En su primer Clásico liguero, Xavi le comió la tostada a Ancelotti desde el planteamiento inicial. Mientras que el italiano quiso cubrirse un poco con la presencia de un cuarto centrocampista, Xavi, que se la jugó por Araujo y acertó hasta con su gol, salió a sacar el balón desde atrás, con personalidad y atacando unas vulnerabilidades que tenía muy bien estudiadas. El partido en el Bernabéu volvió a evidenciar que el equipo ha mejorado mucho defensivamente. La opulencia ofensiva con la llegada con Aubameyang, Ferran, Adama y el renacido Dembélé, está eclipsando, la que, en realidad, es la clave de la gran mejora del equipo: la fase defensiva, con un equipo más corto que consigue contener a los rivales con enorme solvencia.

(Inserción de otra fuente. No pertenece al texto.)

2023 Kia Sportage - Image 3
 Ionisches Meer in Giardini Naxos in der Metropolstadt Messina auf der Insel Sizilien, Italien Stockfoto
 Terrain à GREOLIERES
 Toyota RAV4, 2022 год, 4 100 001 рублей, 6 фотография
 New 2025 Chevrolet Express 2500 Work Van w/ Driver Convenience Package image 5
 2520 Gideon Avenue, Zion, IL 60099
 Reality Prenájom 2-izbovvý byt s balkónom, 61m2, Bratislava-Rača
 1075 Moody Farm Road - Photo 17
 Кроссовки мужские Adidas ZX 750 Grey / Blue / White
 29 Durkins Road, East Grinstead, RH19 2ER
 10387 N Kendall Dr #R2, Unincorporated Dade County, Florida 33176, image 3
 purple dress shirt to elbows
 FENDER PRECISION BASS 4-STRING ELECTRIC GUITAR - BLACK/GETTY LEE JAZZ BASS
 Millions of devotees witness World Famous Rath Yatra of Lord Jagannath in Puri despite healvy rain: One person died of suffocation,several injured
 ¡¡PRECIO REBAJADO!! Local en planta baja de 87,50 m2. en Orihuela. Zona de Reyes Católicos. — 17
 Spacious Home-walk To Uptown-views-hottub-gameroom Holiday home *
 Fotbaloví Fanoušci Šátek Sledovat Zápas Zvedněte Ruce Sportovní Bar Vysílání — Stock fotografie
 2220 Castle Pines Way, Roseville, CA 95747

Los triunfos en Villarreal, Nápoles, y contra el Atlético, evidenciaban que, dos años después, el Barça era capaz de volver a competir y ganar contra rivales de entidad. Faltaba la certificación que llegó ayer en el mejor escenario posible, el fastuoso nuevo estadio del eterno rival. Un partido enorme del nuevo Barça de Xavi, que vuelve a competir y ganar ante los grandes. Joan Laporta podría volver a colocar su pancarta, actualizada “Me encantó volver a veros”.